--- Start ROWS ---
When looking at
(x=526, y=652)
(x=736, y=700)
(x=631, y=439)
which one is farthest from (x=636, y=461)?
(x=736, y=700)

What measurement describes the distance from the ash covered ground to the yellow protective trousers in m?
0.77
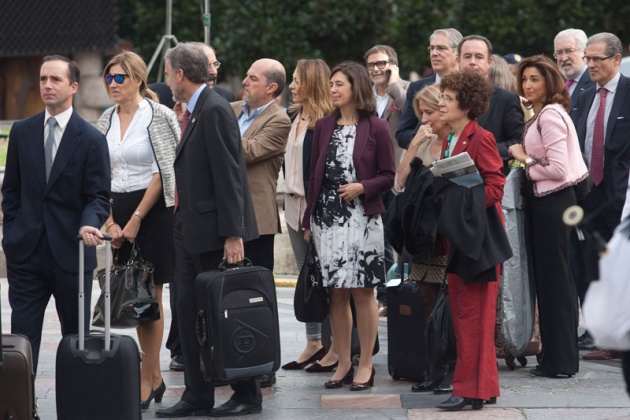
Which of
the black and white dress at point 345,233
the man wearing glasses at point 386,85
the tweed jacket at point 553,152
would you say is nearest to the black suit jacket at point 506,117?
--- End ROWS ---
--- Start ROWS ---
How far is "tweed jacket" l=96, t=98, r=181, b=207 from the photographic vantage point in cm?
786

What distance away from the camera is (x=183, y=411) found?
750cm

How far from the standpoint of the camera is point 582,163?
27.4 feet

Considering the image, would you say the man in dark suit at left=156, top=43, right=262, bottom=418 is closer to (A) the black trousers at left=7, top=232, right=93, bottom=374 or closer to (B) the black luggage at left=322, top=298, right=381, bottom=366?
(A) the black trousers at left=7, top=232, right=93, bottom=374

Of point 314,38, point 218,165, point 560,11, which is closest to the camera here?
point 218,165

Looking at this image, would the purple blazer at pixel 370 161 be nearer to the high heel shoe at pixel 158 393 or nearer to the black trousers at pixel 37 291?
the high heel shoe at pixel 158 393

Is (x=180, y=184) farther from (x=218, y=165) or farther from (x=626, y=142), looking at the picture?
--- End ROWS ---
(GIVEN TASK): Copy everything from the line containing "Of point 314,38, point" down to the line containing "Is (x=180, y=184)", keeping both of those lines.

(CORRECT RESPONSE):
Of point 314,38, point 218,165, point 560,11, which is closest to the camera here?
point 218,165

Looking at this image, would the purple blazer at pixel 370 161 be nearer to the high heel shoe at pixel 158 393 or nearer to the black trousers at pixel 37 291?
the high heel shoe at pixel 158 393

Is (x=180, y=184) farther from (x=218, y=165) or farther from (x=626, y=142), looking at the picture?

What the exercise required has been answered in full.